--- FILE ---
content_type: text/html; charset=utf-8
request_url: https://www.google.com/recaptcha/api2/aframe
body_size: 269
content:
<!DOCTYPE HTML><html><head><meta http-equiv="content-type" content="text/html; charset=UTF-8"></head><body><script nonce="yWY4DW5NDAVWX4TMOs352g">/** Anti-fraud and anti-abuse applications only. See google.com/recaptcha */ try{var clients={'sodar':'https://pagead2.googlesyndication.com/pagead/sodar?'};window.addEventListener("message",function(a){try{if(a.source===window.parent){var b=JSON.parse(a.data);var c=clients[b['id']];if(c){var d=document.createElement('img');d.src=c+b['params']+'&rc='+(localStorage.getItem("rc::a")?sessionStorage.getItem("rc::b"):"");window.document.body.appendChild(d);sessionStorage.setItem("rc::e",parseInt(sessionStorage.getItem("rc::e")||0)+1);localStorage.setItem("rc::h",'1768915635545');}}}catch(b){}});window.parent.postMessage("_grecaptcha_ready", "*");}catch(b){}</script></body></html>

-*-*-

• _Task brief_
Please make an exact copy of every record, leaving nothing out.

• _The answer_
--- FILE ---
content_type: text/html; charset=utf-8
request_url: https://www.google.com/recaptcha/api2/aframe
body_size: 269
content:
<!DOCTYPE HTML><html><head><meta http-equiv="content-type" content="text/html; charset=UTF-8"></head><body><script nonce="yWY4DW5NDAVWX4TMOs352g">/** Anti-fraud and anti-abuse applications only. See google.com/recaptcha */ try{var clients={'sodar':'https://pagead2.googlesyndication.com/pagead/sodar?'};window.addEventListener("message",function(a){try{if(a.source===window.parent){var b=JSON.parse(a.data);var c=clients[b['id']];if(c){var d=document.createElement('img');d.src=c+b['params']+'&rc='+(localStorage.getItem("rc::a")?sessionStorage.getItem("rc::b"):"");window.document.body.appendChild(d);sessionStorage.setItem("rc::e",parseInt(sessionStorage.getItem("rc::e")||0)+1);localStorage.setItem("rc::h",'1768915635545');}}}catch(b){}});window.parent.postMessage("_grecaptcha_ready", "*");}catch(b){}</script></body></html>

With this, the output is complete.